François Bloch (KPMG) et Jean Canzoneri (Ogury) « La scale-up doit s’ouvrir aux compétences et à l’innovation »
La 3e édition des Scale-Up Awards, organisée par CroissancePlus et KPMG, s’est tenue à Deauville le 5 avril. Le prix de la Scale-Up de l’Année a été attribué à la société Ogury, spécialiste des comportements et des données de navigation sur mobile. Interview croisée pour mieux comprendre le modèle…
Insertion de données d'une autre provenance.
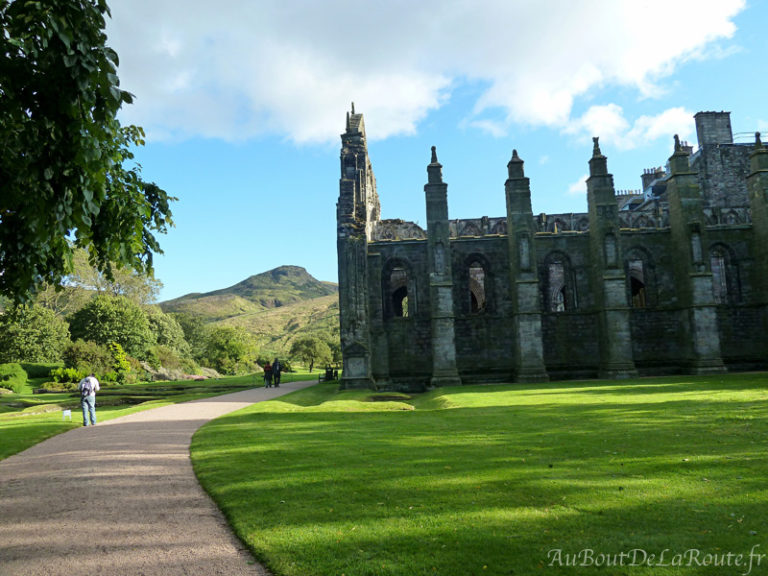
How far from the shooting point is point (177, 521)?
18.8ft

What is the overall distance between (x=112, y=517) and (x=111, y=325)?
44.5 meters

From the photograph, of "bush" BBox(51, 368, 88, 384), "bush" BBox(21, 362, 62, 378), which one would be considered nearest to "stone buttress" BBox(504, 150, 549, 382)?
"bush" BBox(51, 368, 88, 384)

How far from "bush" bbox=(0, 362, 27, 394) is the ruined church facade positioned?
24.5 meters

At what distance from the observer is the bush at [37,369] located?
130ft

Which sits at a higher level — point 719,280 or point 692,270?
point 719,280

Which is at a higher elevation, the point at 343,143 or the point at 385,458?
the point at 343,143

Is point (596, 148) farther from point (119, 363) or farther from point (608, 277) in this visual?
point (119, 363)

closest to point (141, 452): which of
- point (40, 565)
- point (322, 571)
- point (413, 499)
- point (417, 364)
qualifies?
point (40, 565)

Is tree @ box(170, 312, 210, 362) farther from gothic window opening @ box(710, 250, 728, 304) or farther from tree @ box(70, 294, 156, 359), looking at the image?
gothic window opening @ box(710, 250, 728, 304)

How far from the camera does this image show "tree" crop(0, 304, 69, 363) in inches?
1666

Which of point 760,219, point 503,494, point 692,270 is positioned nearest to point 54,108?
point 503,494

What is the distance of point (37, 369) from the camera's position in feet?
131

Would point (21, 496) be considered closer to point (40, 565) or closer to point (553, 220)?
point (40, 565)

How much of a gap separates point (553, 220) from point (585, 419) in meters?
34.5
On connaissait la start-up, mais la scale-up ? « C’est une entreprise en hypercroissance, et c’est un modèle qui me plaît, explique François Bloch, Directeur Général de KPMG. On parle souvent des start-up et la France a bien prouvé qu’elle était une nation en pointe. Mais passé ce stade, quelle est l’étape suivante ? Une start-up qui a démontré son business model peut passer le cap de la scale-up, tout comme une PME avec un projet innovant ou un nouveau marché. Et le Graal, c’est lorsque la scale-up devient une ETI. »
Une adaptation permanente
Selon l’usage, il est convenu qu’une scale-up génère un chiffre d’affaires d’au moins 3 à 5 M€ et emploie plus de 50 à 70 salariés. Les Scale-Up Awards imposent quant à eux un minimum de 8 M€. De par sa forte croissance, la scale-up relève d’un modèle particulier, doit réfléchir différemment et prévoir davantage l’avenir. « La scale-up réclame une adaptation permanente des équipes, du comité de direction, de la gouvernance, et c’est parfois un crève-cœur de faire évoluer l’équipe de copains qui, souvent, a créé la start-up, explique François Bloch. La scale-up n’a pas le choix, c’est un facteur primordial pour accélérer et foncer. »
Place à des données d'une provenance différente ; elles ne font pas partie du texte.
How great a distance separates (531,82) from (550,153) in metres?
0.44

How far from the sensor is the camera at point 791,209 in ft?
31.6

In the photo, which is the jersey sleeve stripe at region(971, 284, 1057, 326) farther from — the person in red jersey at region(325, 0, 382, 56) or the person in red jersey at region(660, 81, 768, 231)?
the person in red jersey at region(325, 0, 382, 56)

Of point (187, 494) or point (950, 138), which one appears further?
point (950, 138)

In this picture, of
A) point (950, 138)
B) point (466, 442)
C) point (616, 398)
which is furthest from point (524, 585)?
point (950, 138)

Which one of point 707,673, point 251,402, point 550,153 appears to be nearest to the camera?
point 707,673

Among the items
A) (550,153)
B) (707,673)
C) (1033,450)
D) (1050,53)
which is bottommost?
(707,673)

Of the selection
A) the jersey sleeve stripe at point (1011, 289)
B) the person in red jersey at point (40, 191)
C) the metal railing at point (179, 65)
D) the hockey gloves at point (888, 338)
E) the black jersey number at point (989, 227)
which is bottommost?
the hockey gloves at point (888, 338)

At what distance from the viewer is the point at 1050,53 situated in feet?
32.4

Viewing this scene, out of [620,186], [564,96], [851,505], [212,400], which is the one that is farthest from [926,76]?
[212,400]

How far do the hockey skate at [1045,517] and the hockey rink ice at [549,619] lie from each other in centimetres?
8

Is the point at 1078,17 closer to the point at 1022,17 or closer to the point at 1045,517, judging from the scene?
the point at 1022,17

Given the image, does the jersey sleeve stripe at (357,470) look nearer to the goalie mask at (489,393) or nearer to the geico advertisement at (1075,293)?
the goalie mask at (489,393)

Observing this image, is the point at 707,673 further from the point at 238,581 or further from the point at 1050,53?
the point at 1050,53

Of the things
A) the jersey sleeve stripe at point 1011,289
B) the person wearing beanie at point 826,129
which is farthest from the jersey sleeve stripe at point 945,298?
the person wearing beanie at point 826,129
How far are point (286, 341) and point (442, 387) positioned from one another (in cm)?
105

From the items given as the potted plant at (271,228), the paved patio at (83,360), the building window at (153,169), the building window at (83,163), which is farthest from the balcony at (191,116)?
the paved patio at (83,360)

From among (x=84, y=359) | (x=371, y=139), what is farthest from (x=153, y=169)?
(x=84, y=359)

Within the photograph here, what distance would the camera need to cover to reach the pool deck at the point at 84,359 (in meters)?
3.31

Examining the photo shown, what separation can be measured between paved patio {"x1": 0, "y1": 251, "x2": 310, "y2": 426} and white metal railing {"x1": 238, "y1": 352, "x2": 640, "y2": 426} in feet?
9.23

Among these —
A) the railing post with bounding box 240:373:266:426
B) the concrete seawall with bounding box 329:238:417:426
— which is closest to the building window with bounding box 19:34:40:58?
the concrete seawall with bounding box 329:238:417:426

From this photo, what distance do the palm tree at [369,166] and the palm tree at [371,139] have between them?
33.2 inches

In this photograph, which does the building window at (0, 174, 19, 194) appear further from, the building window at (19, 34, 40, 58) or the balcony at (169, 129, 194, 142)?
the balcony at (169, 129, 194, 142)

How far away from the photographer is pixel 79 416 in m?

Les compétences externes, un moteur
Chez Ogury, Scale-Up de l’Année 2018, avec plus de 200 salariés dans 120 pays et un CA autour de 100 M€, l’équipe de copains demeure, mais « à partir d’un certain seuil, on a fait venir des compétences extérieures pour renforcer des missions qu’on ne savait pas mener, raconte Jean Canzoneri, son dirigeant fondateur. Cela se fait souvent au feeling, on sait qu’on aura besoin de seniors, que l’organisation peut devenir plus compliquée… Ce sont parfois nos salariés qui demandent cette aide. » La difficile gestion de l’hypercroissance réclame de l’anticipation, mais aussi « de bonnes intuitions et un facteur chance », estime François Bloch. Elle implique d’embaucher des profils dotés de compétences parfois plus pointues que celles des dirigeants eux-mêmes, ce qui n’est pas sans poser quelques problèmes. « Cette vision de l’entreprise, cette culture de la prise de risque permanente, voir loin et donner du sens, permettent d’attirer justement des talents. Et c’est le premier moteur d’une scale-up », justifie François Bloch. Et peut-être aussi trouver de l’argent frais ?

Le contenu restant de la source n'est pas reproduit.